### Listed entries
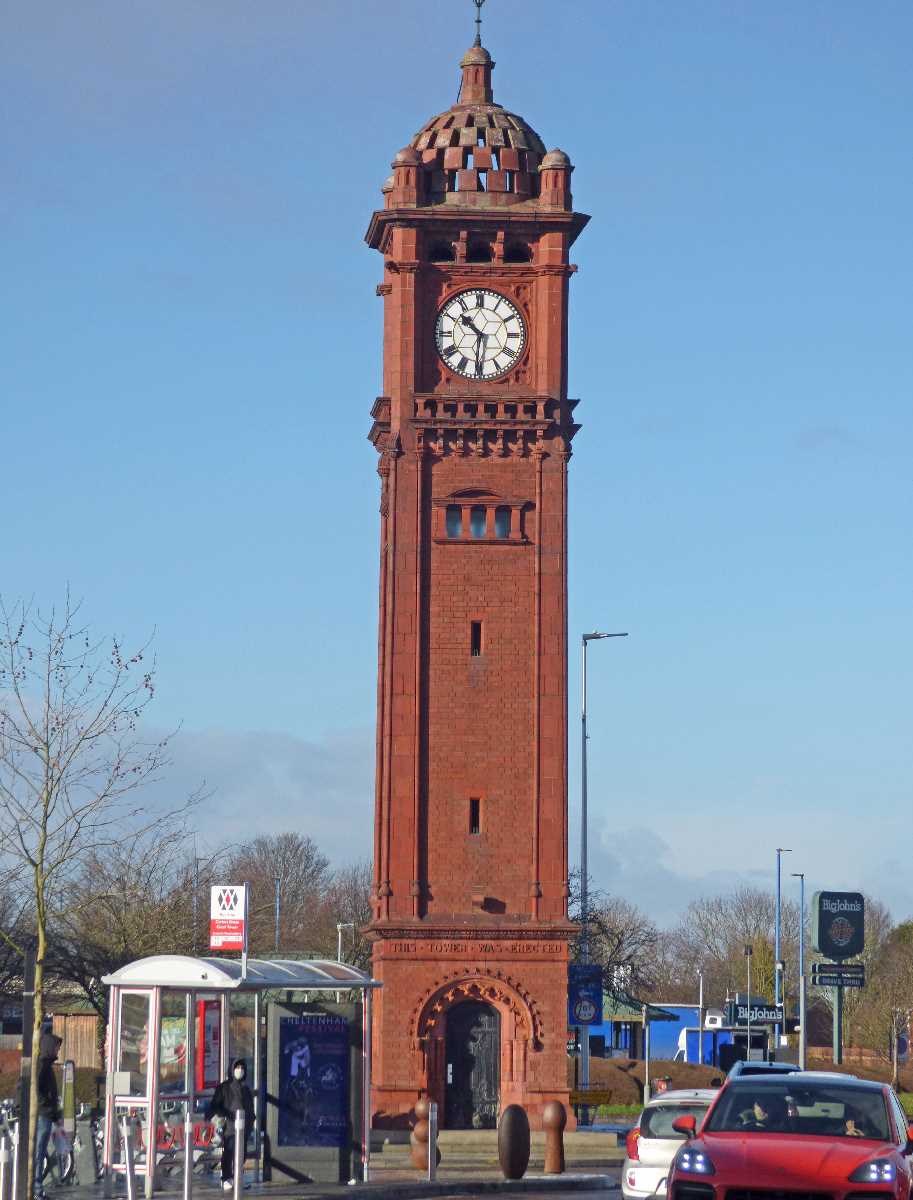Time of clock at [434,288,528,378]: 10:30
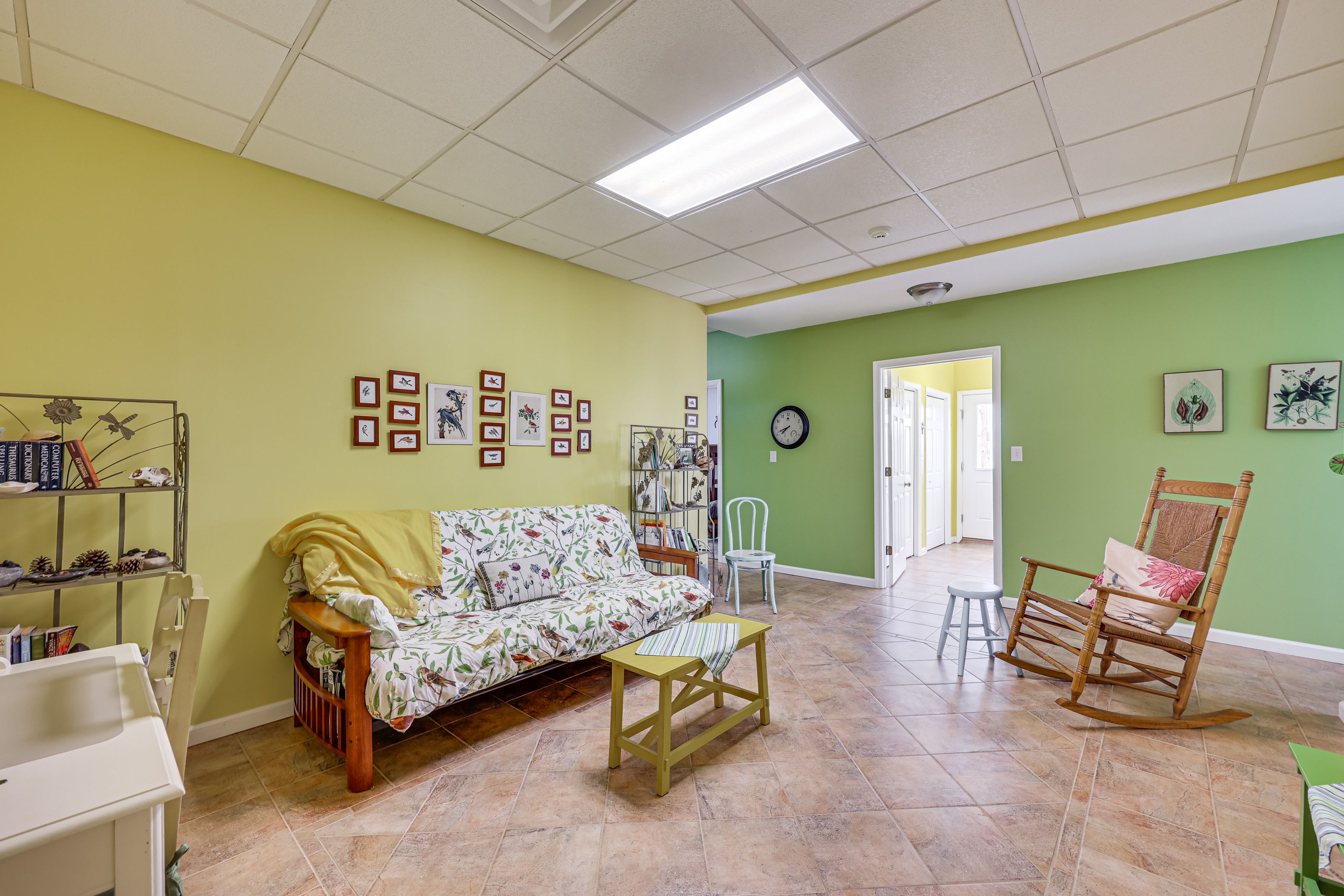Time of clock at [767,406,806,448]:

---

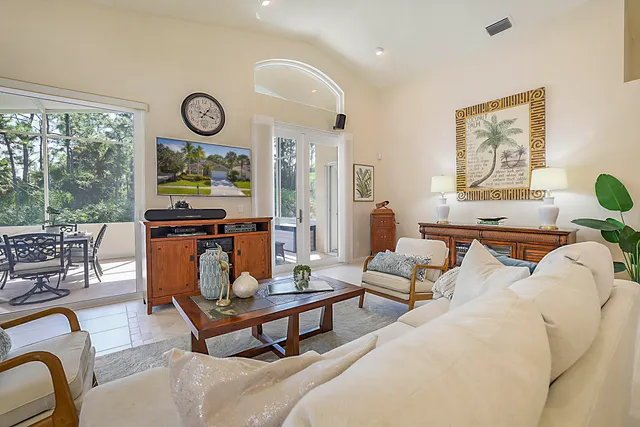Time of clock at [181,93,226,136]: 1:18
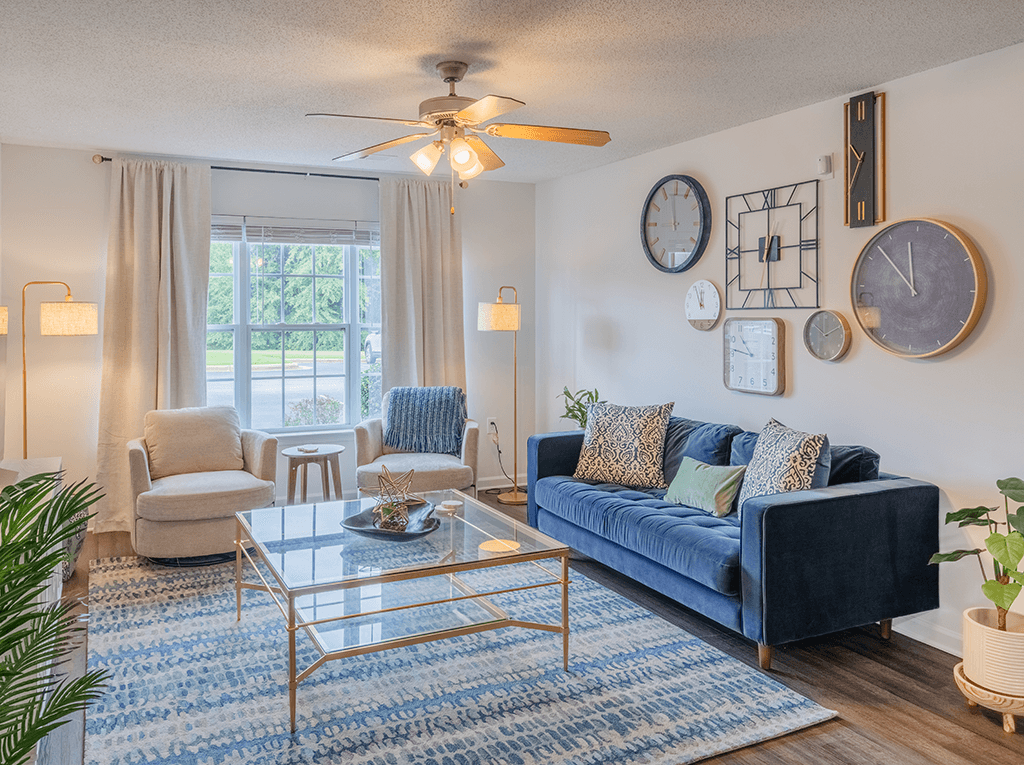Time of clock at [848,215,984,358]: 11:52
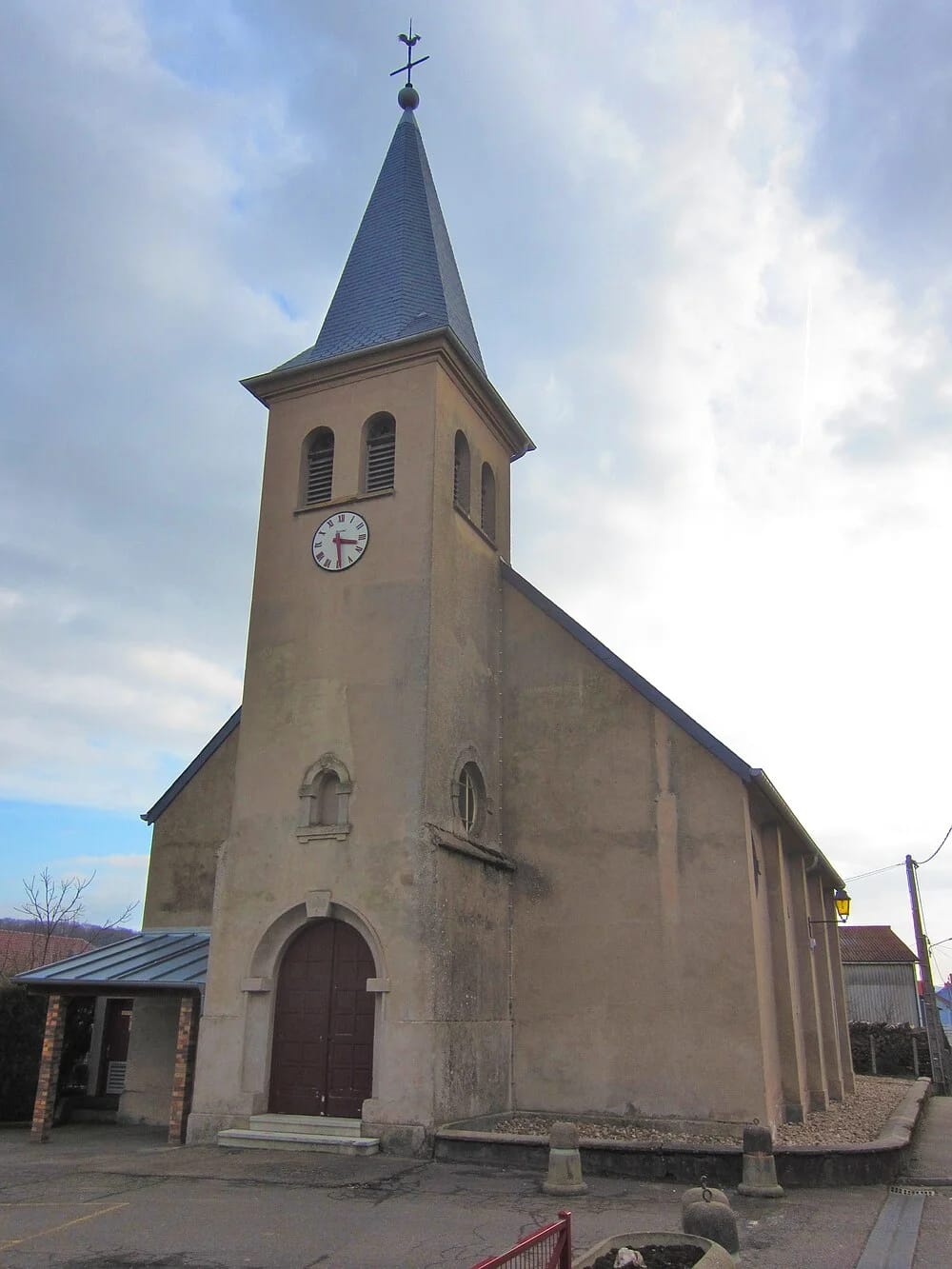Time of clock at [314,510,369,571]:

==

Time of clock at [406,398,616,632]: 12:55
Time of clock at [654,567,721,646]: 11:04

### Objective
Update the listing from the line with "Time of clock at [406,398,616,632]: 12:55" up to and including the line with "Time of clock at [654,567,721,646]: 11:04" by replacing "clock" with "timepiece". Give only those lines, with everything else left unchanged.

### Result for this exercise
Time of timepiece at [406,398,616,632]: 12:55
Time of timepiece at [654,567,721,646]: 11:04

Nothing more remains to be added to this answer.